GM's China sales take 43% hit in first quarter
Detroit — In the first quarter, General Motors Co. sold fewer vehicles in China, its largest retail market, than it did in the U.S. as it dealt with the effects of the COVID-19 virus outbreak there.
GM saw a 43% decline in its China auto sales from January through March with 461,716 total deliveries, the Detroit automaker said Friday. GM sold 618,335 vehicles in the U.S. during the first quarter. GM doesn't break sales down by month, but in February the overall market saw an 80% plunge in sales, according to data from the China Passenger Car Association.
"What strikes me about this is that every automaker in China is in the same boat across the board," said Michael Dunne, CEO of Chinese automotive adviser ZoZo Go LLC. "In the first quarter sales were down between 40 and 50%, so GM, in that respect, is no exception."
The massive sales decrease in China, GM's largest retail market since 2012, will likely translate to the U.S. market during the second quarter as the nation grips itself for more weeks in isolation to flatten the curve of the spreading coronavirus.
Automakers and their suppliers in the U.S. have shut down production most likely until the end of the April. China, meanwhile, is in recovery mode as plants slowly restart production and some people venture out to showrooms.

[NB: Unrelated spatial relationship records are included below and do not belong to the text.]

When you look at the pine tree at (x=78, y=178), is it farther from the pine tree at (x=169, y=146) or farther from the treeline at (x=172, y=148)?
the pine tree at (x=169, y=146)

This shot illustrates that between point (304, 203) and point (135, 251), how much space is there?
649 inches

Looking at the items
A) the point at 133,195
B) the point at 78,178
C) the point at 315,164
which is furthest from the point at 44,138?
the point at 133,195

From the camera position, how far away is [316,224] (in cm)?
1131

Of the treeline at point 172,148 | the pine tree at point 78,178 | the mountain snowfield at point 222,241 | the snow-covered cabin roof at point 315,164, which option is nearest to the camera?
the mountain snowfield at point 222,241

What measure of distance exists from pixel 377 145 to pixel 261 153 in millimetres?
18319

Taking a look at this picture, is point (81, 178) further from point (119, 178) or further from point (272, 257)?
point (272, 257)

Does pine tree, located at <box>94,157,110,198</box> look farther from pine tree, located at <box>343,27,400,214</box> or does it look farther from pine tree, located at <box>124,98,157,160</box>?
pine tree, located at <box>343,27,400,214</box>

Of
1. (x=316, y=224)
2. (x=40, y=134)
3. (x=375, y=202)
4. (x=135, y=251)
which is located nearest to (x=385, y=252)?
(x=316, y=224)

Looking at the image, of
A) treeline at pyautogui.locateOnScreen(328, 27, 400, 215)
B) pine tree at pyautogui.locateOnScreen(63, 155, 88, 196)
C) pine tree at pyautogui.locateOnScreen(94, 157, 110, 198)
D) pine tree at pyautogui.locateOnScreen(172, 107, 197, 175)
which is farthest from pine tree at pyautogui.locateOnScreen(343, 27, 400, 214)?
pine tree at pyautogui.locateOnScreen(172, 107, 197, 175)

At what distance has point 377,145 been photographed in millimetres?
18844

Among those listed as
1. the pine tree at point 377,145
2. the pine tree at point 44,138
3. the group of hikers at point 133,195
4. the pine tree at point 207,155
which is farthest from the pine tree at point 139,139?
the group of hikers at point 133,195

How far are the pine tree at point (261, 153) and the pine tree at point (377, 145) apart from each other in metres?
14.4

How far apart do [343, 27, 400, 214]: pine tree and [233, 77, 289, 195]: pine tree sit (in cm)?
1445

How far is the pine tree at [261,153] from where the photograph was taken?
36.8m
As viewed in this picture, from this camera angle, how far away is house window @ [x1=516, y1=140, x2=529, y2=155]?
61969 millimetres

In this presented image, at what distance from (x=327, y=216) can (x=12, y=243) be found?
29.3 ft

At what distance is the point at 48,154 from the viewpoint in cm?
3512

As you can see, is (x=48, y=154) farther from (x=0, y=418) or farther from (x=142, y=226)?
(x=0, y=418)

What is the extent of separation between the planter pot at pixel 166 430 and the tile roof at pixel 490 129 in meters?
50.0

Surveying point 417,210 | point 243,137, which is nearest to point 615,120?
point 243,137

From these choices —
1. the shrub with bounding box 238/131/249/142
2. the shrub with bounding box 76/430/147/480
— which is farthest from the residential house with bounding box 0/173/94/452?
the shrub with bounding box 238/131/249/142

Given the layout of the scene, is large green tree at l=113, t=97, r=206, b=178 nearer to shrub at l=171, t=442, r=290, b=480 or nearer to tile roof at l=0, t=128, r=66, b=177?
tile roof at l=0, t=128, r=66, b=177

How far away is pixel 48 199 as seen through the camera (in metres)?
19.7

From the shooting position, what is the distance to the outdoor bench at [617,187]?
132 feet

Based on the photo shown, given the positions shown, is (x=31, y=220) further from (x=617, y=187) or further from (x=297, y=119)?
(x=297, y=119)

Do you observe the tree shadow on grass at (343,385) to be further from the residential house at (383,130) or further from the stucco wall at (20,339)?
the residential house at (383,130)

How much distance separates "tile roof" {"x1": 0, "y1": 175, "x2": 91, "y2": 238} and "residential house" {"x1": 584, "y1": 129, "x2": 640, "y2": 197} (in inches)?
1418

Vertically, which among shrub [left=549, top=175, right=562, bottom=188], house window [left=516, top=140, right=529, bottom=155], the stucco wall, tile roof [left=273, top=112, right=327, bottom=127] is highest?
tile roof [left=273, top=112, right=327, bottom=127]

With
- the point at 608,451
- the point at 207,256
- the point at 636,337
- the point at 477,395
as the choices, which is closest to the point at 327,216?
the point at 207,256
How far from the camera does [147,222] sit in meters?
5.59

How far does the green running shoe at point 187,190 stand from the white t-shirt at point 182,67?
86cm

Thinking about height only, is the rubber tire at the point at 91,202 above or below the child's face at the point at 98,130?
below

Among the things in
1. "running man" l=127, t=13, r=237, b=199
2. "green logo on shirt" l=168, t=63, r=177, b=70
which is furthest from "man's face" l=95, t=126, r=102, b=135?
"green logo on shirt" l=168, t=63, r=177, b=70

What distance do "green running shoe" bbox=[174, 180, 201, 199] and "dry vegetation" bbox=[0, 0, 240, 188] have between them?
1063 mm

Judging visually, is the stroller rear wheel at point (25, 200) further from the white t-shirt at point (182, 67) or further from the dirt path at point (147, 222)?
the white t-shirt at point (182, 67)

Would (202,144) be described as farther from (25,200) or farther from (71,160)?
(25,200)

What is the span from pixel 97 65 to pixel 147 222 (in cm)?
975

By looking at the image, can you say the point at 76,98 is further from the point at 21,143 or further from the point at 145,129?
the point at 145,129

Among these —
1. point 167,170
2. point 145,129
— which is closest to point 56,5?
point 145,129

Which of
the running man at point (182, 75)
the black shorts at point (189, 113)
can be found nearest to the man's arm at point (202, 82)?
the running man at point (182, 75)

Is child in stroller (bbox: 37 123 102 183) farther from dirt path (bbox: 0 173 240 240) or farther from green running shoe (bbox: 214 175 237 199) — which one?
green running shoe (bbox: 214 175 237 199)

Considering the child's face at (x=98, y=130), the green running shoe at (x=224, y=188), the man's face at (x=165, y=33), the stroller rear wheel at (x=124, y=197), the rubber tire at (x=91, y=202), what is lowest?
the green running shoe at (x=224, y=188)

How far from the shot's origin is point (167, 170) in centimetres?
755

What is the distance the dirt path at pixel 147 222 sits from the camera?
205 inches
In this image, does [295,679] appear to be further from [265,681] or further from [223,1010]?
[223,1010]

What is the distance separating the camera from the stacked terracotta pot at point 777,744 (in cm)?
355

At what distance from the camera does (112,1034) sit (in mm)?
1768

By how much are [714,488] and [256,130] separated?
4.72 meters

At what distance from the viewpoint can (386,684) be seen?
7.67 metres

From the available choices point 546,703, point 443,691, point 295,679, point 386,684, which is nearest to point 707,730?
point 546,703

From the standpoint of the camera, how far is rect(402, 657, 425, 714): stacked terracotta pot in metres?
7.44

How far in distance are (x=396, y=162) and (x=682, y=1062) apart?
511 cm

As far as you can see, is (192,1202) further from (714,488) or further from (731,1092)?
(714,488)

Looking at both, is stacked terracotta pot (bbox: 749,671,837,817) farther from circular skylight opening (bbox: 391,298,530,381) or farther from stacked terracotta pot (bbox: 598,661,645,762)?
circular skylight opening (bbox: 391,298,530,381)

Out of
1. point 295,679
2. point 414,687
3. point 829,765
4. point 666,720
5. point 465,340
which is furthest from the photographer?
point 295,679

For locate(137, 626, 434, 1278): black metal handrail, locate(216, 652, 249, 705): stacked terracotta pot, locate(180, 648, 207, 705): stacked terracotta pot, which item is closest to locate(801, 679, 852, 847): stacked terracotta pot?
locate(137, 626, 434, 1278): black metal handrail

"There were signs of improvement in March, but it’s going to be gradual," Dunne said. "There's a will on the part of the manufacturers to bring customers back to the showrooms. The customers may have some appetite, but they need to be convinced."
As it moves to restart plants, GM said it plans to maintain its focus on electric vehicles in China as well as the introduction of luxury vehicles and midsize/large SUVs, the segments with the strongest increase in customer demand.
The coronavirus' effects on auto sales has already been felt here in the U.S. GM's sales dropped 7% in the first quarter; Ford Motor Co.'s fell 12.5%; and Fiat Chrysler Automobiles NV's declined 10% for the first quarter.
GM noted it its Wednesday U.S. sales release that the industry experienced "significant" declines because of the virus forcing people to stay home and dealerships to close. In some states with stay-at-home orders, such as Michigan, selling vehicles isn't allowed.
Dunne's firm has fielded several inquiries from U.S. dealers to see how China's dealers handled the effects of the virus and to learn new ways to adapt their business. Some dealers have already implemented new tools to grab customers virtually and deliver vehicles for test drives.
"There is a precedent for them to refer to and look at," Dunne said. ""The automakers are going way out of their way to do what they call contactless sales and service."
To connect with customers during the outbreak in China, GM adopted new sales channels and methods such as livestreaming and touch-free vehicle services.
Zhejiang Geely Holding Group Co., known as Geely, is owner of Sweden's Volvo Cars Ltd. It delivered cars to people's driveways and used drones to deliver keys.
Automakers in China are using a "full arsenal of tools" to make sales, including discounts and incentives, and some cities have waived fees that come with buying a new car, but demand remains soft, Dunne said: "There's efforts from north to south, east to west to get that customer back into the grove of buying new cars."
Ford China sales will be released April 10.